As it so happens, the large amount of silt the Mississippi River carries tends to settle and forces the river to seek new paths. As of today, the Mississippi has been traveling past New Orleans for about a millennia and is overdue for a major course correction. One epic flood is all that it will take to wipe out Morgan City and leave the port of New Orleans high and dry.
St. Louis once had a scare of its own with the wild nature of the Mississippi River. In 1798, a small gravel bar appeared in the river near where the Poplar Street Bridge stands today. The gravel bar slowly grew north to become its own island and, over the next 40 years, began to threaten to leave St. Louis without a port.

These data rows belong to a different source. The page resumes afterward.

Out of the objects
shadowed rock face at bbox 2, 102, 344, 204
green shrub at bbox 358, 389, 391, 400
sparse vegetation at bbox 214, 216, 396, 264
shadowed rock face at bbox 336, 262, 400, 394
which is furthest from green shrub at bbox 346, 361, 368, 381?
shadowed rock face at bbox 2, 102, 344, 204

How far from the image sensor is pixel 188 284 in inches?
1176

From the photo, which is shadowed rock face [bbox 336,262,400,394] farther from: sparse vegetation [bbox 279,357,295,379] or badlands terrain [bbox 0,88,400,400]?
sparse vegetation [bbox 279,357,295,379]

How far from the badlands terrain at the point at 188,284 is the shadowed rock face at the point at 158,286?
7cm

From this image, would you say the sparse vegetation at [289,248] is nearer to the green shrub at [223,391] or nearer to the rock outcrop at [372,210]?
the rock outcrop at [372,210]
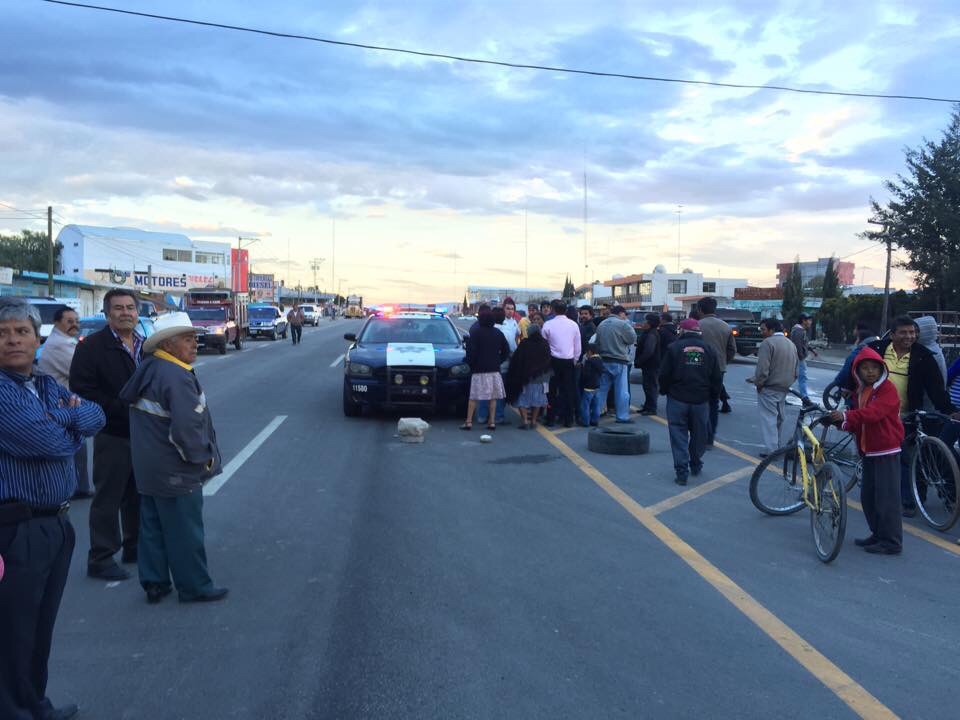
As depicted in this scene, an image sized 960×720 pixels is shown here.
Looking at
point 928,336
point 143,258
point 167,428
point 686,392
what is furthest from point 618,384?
point 143,258

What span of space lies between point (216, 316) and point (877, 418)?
86.9 ft

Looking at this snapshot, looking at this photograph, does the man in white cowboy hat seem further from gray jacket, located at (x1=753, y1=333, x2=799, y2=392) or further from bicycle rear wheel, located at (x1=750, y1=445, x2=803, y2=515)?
gray jacket, located at (x1=753, y1=333, x2=799, y2=392)

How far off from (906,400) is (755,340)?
877 inches

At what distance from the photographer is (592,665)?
4223mm

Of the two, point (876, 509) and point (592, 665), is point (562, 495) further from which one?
point (592, 665)

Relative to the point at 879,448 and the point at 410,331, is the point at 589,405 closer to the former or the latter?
the point at 410,331

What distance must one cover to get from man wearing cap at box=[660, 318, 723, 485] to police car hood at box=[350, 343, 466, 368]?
462cm

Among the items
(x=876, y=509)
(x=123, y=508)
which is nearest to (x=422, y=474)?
(x=123, y=508)

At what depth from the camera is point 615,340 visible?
12344mm

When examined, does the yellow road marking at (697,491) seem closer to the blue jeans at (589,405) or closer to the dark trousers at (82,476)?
the blue jeans at (589,405)

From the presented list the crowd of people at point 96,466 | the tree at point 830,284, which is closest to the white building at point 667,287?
the tree at point 830,284

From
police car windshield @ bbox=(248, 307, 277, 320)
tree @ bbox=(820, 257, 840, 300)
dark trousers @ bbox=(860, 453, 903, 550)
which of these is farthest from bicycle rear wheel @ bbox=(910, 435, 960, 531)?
tree @ bbox=(820, 257, 840, 300)

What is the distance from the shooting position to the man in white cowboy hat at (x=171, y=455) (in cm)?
470

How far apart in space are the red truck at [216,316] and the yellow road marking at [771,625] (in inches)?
744
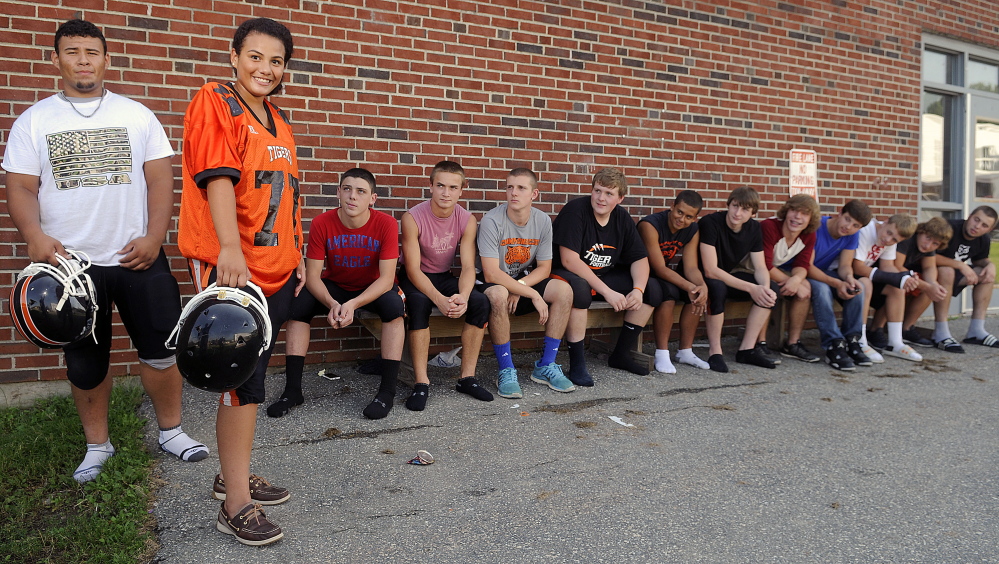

Over the course of its existence, this Mississippi island was the site of many duels, owing to its uncertain “no man’s land” position between Missouri and Illinois, earning it the name Bloody Island. The island itself finally met its match when a young engineer named Robert E. Lee devised a system of dikes and dams that kept the Mississippi flowing through its main channel and eventually joined Bloody Island to the Illinois side.
A casual look at satellite imagery of the St. Louis region can reveal an entire canvas of paths the Mississippi River once took before man “tamed” the mighty river. Horseshoe Lake is one of the most visible remnants of its former meandering ways.
The map on the left is something I had fun drawing up many years ago. It’s my imagination of the Mississippi on a different course and how it may have affected the highways that St. Louis built. It’s also a reminder to me that one day, no matter how hard man tries to contain it, the Mississippi River will unleash a mighty fury and break free of its cage.
There's a great essay in 'Common Fields' about the effect of steamboat operators collecting wood on the banks of the rivers as they went up and down them. The eliminating of trees and eroding of banks caused some huge shifts, and the elimination of the town of Kaskaskia with all its archeological remnants is a good example of that.